__WHAT THE TASK ASKS__:
Extract, verbatim, all lines starting at the one containing "In the group" and ending with the final line of the listing, and no others.

__RAW DATA__:
· · · · ·
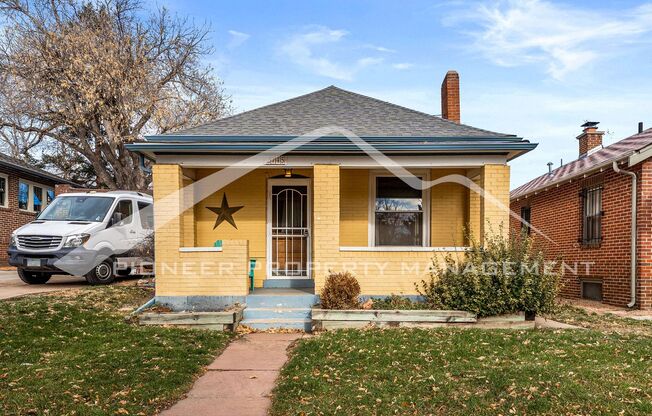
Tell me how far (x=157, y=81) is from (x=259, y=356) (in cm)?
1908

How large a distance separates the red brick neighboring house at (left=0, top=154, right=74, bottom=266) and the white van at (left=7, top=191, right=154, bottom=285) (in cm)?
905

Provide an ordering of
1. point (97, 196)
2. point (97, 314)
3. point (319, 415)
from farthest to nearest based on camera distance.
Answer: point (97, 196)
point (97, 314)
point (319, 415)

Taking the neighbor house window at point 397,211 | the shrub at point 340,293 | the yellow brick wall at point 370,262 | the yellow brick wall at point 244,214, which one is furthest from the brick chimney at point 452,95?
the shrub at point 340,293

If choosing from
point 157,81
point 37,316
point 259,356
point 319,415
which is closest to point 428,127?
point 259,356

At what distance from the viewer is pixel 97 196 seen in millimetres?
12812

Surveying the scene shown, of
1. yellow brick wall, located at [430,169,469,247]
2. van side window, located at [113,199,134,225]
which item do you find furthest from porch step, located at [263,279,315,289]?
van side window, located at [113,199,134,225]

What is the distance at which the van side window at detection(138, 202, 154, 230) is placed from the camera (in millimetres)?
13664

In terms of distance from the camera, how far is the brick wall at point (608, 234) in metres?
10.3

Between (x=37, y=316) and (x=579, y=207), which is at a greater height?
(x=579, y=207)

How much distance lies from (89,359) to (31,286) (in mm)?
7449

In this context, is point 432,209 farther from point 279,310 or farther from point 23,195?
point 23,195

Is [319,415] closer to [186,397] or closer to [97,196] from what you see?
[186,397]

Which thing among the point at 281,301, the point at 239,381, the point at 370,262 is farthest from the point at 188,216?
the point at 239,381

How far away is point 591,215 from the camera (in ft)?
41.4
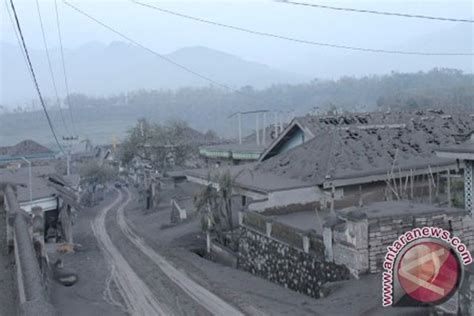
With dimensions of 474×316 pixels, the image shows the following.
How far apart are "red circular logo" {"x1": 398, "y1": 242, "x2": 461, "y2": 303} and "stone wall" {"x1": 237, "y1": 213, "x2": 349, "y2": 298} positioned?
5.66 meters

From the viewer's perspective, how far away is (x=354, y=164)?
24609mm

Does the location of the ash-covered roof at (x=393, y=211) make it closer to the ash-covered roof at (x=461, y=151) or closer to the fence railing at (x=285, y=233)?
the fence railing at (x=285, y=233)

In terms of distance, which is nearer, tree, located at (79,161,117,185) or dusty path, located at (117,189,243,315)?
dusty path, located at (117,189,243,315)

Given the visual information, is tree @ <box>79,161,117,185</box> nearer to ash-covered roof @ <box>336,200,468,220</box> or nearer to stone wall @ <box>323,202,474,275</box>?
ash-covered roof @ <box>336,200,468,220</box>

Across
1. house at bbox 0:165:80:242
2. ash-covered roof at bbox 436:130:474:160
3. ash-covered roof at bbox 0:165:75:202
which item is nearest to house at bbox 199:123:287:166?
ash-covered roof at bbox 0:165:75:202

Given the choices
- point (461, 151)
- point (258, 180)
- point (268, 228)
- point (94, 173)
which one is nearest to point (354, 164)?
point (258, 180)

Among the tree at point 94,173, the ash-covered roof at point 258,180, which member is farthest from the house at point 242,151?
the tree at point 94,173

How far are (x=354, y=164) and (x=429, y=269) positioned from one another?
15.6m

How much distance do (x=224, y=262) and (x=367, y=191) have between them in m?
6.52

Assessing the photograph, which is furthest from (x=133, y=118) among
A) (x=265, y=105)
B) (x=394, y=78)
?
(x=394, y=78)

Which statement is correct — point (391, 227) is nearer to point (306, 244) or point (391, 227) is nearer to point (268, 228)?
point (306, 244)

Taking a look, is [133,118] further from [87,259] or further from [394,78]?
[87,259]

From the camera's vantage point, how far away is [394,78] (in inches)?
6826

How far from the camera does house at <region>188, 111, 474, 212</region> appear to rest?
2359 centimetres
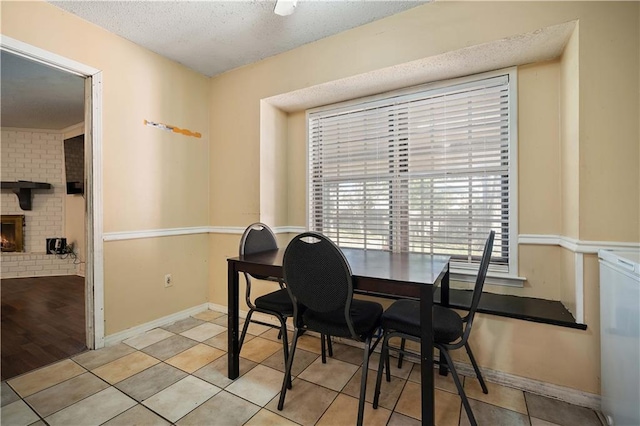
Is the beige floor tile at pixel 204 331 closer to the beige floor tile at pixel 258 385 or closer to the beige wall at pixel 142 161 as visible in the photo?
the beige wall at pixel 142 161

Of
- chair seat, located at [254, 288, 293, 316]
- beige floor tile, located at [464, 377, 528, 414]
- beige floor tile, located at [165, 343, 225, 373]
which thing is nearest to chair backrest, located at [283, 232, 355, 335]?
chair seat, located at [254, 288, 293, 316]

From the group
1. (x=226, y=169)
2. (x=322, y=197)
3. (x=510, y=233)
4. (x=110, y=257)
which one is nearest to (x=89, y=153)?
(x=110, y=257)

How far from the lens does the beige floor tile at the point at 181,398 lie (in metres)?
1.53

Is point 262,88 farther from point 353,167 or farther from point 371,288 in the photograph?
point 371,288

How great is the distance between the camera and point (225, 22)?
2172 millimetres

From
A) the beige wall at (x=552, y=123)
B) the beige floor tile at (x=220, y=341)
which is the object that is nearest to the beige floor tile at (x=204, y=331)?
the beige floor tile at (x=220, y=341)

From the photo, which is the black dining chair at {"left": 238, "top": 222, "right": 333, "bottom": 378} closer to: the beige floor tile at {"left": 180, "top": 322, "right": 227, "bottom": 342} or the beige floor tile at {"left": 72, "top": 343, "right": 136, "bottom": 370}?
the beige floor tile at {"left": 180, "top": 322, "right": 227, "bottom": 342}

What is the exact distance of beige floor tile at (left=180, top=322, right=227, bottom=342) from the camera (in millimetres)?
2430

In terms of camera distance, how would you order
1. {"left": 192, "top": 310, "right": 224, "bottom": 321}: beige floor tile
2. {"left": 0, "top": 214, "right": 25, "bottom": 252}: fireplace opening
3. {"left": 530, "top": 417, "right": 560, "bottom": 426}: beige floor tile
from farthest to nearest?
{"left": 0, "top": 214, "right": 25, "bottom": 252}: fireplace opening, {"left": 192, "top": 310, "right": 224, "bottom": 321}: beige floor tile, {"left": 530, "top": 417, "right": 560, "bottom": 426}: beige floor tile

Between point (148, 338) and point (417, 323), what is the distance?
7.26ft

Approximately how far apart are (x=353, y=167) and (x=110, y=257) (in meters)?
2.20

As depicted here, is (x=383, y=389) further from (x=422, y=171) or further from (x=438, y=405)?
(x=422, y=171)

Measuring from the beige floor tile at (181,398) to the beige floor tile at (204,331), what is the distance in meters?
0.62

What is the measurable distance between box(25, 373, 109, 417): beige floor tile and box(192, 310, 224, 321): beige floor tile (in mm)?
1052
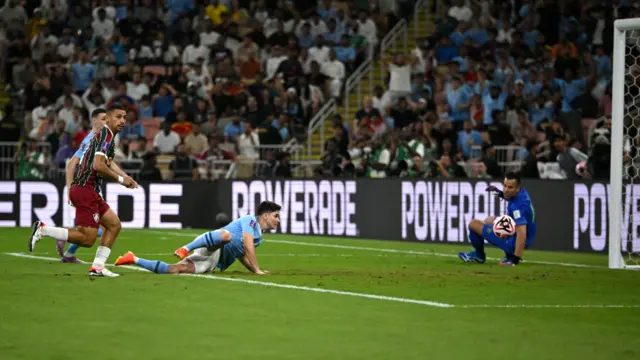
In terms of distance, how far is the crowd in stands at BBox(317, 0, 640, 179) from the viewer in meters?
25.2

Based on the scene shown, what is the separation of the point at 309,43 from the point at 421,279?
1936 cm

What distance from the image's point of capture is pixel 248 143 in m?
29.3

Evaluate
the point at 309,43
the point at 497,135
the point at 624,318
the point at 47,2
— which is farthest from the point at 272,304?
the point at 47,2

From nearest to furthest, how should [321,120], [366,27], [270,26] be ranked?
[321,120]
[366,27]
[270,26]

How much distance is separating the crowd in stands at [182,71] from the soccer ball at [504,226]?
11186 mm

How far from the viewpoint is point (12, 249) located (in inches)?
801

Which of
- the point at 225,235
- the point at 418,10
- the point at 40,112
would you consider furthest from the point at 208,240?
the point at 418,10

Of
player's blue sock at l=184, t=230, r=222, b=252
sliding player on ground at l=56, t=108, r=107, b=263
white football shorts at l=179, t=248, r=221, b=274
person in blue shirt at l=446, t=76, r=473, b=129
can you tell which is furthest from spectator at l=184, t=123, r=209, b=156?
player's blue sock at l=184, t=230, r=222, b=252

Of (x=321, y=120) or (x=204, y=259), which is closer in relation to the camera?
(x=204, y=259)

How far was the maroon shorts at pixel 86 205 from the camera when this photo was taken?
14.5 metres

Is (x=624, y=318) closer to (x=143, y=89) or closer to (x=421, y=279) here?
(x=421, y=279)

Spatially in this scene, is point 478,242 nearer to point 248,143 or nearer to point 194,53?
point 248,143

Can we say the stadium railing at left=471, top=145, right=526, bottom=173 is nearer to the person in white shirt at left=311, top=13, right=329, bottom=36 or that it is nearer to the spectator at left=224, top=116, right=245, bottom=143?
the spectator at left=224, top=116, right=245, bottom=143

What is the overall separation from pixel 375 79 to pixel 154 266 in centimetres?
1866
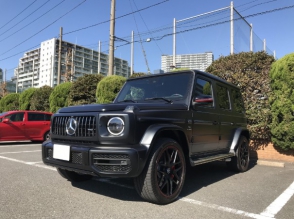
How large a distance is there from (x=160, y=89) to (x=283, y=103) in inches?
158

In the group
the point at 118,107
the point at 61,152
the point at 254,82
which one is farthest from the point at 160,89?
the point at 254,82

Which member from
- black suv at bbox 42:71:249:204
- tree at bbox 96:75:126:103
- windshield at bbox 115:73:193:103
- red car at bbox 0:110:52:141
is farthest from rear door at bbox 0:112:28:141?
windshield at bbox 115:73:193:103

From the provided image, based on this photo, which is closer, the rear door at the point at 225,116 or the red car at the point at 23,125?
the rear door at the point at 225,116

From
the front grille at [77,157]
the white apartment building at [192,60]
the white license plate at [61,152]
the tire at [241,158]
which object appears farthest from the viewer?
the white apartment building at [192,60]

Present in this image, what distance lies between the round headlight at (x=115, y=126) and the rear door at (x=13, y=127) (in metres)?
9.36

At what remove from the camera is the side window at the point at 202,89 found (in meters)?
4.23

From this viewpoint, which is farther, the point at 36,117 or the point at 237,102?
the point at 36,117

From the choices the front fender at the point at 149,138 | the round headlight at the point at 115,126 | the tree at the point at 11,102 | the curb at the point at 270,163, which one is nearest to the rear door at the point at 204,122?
· · · · ·
__IN RESPONSE__:
In the group
the point at 118,107
the point at 61,152
the point at 254,82
which one is farthest from the point at 160,89?
the point at 254,82

Which member from
- black suv at bbox 42:71:249:204
- tree at bbox 96:75:126:103
- windshield at bbox 115:73:193:103
- red car at bbox 0:110:52:141
is farthest from rear door at bbox 0:112:28:141?
windshield at bbox 115:73:193:103

From the provided image, based on this photo, which is closer, the rear door at the point at 225,116 or the red car at the point at 23,125?
the rear door at the point at 225,116

From
the front grille at [77,157]
the white apartment building at [192,60]
the white license plate at [61,152]
the tire at [241,158]
which object appears farthest from the viewer?
the white apartment building at [192,60]

Present in this image, what distance lies between the round headlight at (x=115, y=126) and the rear door at (x=13, y=127) (in metres)?
9.36

At what remove from the camera is the side window at the point at 202,89 found (in meters)?
4.23

From this viewpoint, which is farther, the point at 36,117 or the point at 237,102?
the point at 36,117

From the choices the front fender at the point at 149,138 | the round headlight at the point at 115,126 | the tree at the point at 11,102 | the curb at the point at 270,163, which one is nearest to the rear door at the point at 204,122?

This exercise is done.